Objective: Pick out every line in the records below that contains the word "tree", and copy each one.

Excerpted data:
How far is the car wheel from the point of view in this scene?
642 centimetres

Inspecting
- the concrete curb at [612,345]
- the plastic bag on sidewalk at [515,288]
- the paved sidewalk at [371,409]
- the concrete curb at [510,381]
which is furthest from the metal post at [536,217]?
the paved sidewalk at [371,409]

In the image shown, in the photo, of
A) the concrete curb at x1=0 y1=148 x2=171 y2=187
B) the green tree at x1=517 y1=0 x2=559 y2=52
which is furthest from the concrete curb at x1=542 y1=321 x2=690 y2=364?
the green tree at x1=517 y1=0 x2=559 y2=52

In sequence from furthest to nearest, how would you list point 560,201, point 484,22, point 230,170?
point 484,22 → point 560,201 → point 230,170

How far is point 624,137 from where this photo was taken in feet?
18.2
...
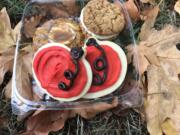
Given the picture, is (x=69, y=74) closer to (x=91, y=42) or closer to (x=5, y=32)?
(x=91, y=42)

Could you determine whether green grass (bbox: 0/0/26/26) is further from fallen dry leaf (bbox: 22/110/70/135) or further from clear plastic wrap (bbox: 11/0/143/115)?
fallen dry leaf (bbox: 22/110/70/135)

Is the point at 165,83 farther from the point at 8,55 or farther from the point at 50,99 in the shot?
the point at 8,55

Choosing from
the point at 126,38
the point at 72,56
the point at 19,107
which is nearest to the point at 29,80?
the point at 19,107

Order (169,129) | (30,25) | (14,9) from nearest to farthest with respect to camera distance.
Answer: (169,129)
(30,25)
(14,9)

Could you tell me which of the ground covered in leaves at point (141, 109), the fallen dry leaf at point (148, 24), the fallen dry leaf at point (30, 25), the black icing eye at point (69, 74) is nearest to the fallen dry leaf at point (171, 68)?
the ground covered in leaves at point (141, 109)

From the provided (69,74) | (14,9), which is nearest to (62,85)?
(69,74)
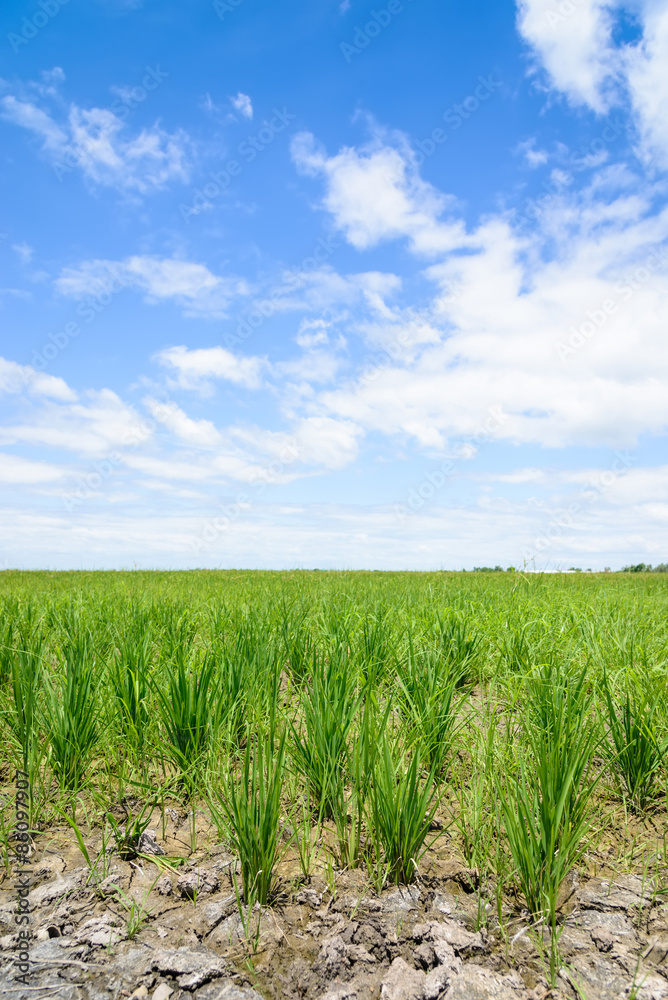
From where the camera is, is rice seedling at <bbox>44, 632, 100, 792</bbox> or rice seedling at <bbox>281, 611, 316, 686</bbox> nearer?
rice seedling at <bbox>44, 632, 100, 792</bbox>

Complete output:
B) the green tree at x1=517 y1=0 x2=559 y2=52
the green tree at x1=517 y1=0 x2=559 y2=52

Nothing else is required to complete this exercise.